Sale una hora más tarde de lo habitual y pide un taxi. Al llegar a su calle le pide al taxista que espere hasta verla entrar en el portal, petición aceptada por el conductor, que critica la inseguridad creciente del barrio, así lo dice, reproduciendo alguna expresión oída en la radio, inseguridad creciente. Al salir del ascensor en su planta, antes de que pueda meter la llave en la cerradura, se abre la puerta contigua y asoma una vecina, que debía de estar atenta al mínimo ruido en la escalera. Buenas noches, Sara, quería preguntarte por esa muchacha, Naima, no vino ayer ni hoy, y tampoco ha llamado. Sara piensa varias respuestas posibles y elige una, la más rápida, la que le permita entrar antes en su hogar: no sé nada de ella, tampoco ha venido a casa, tal vez esté enferma, o a lo mejor se ha tenido que volver a su país, no lo sé.
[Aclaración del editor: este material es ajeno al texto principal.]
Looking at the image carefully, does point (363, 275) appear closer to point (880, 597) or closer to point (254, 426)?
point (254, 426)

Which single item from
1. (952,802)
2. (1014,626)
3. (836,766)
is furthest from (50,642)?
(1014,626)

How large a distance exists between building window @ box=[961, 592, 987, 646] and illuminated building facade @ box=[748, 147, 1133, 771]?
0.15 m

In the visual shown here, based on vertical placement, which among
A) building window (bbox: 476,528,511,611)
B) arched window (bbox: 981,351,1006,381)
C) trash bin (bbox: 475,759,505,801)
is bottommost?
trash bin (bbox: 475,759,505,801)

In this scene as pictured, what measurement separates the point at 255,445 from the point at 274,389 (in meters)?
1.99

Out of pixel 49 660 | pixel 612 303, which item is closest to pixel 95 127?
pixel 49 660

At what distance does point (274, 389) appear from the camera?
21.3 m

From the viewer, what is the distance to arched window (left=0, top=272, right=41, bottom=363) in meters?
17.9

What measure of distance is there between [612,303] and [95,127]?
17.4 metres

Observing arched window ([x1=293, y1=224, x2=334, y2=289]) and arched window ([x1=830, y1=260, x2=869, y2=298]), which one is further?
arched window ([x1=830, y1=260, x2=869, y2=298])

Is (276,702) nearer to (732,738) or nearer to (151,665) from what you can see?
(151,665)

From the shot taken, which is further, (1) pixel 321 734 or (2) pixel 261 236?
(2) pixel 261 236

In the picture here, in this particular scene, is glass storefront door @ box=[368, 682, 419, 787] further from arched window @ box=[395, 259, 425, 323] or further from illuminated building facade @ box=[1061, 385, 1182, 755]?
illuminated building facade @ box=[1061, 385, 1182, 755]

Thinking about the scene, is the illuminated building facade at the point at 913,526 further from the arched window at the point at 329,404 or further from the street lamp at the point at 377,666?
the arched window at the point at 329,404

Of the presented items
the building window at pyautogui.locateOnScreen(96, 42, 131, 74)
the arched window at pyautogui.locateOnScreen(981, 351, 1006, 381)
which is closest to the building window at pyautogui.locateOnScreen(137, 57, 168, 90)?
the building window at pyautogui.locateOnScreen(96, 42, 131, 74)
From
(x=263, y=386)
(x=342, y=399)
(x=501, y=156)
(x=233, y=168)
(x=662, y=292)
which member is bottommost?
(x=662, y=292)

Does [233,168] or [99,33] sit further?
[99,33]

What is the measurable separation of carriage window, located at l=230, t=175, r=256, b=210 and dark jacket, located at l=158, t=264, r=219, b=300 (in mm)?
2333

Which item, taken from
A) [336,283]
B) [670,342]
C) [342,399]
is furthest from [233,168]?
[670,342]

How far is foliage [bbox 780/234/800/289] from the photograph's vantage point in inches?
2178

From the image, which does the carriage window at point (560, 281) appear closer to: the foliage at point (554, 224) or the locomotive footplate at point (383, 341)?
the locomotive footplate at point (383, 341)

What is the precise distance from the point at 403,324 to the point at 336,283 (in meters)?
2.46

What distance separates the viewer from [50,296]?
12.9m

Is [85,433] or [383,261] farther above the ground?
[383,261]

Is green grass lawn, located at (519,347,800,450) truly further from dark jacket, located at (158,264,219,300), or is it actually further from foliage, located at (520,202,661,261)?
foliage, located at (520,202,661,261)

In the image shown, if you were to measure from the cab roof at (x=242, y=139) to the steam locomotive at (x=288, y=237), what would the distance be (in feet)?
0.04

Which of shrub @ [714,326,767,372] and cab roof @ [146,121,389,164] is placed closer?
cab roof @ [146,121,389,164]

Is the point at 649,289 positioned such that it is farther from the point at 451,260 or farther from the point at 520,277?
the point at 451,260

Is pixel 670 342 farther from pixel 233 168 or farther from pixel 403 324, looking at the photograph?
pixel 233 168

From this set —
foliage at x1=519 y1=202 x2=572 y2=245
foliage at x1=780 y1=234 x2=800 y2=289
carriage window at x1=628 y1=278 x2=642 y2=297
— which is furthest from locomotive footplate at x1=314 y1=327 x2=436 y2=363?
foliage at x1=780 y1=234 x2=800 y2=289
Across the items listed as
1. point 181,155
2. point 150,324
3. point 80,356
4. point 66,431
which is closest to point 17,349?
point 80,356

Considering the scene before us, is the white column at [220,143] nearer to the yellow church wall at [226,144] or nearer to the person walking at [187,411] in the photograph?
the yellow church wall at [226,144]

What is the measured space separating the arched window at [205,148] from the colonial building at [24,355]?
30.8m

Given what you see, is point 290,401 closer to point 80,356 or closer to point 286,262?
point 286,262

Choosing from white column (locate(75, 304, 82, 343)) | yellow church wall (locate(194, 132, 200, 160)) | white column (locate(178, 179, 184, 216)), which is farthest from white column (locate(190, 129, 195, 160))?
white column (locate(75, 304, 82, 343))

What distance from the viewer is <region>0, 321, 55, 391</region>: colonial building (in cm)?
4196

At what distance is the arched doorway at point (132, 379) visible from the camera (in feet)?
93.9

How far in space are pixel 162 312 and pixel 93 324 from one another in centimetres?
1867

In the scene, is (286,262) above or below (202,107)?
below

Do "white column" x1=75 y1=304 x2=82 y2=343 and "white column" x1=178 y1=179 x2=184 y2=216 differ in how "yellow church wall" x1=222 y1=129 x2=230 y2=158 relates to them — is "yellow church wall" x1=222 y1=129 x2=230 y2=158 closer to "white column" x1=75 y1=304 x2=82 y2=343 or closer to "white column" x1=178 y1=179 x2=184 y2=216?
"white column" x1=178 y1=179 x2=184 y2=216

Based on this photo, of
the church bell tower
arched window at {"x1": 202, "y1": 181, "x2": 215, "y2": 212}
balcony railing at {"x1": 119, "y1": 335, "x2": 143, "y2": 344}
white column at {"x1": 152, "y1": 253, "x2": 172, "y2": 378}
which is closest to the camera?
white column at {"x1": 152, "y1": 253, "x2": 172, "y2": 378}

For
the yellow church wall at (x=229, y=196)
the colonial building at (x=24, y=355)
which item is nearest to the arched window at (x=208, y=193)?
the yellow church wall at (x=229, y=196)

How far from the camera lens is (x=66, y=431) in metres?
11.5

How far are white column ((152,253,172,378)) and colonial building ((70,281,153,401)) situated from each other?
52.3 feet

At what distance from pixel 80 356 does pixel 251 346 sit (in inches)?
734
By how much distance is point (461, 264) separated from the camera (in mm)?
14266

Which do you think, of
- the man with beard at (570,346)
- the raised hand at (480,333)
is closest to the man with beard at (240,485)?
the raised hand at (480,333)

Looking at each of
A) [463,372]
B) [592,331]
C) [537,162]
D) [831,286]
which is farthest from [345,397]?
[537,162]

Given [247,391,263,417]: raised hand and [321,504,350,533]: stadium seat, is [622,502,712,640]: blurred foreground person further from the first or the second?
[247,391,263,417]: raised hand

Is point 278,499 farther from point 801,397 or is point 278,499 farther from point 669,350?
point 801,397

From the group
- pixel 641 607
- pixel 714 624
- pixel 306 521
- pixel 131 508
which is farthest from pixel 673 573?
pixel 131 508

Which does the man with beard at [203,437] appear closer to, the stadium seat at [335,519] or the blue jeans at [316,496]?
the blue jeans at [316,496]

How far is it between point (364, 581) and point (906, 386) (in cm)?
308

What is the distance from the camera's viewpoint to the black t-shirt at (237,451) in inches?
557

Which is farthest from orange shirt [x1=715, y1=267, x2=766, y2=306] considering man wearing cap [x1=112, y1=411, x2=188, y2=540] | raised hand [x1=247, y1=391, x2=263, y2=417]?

Ya veo, responde la vecina, y tras unos segundos de observar en silencio a Sara, arranca, en voz baja: mira, entiendo que te dé apuro hablar de estas cosas, pero en realidad ya lo sé todo, tu marido me lo contó hace un rato, no te culpo por no decirme nada, está bien así, supongo que ha sido un trago para vosotros, tener que decírselo a ella, a su cara, yo no he echado cosas en falta pero tampoco tengo mucho de valor, aunque estoy segura de que me ha quitado dinero, no sé nunca lo que llevo en la cartera, soy muy despistada, y seguro que se ha aprovechado y me ha sacado lo que ha querido, qué sinvergüenza, no se puede una ya fiar de nadie, les das confianza y mira lo que recibes, luego dicen que si el racismo, y la vecina continúa enlazando tópicos y frases hechas aprendidas en televisión, hasta que ante la falta de réplica se despide y deja que Sara entre en casa.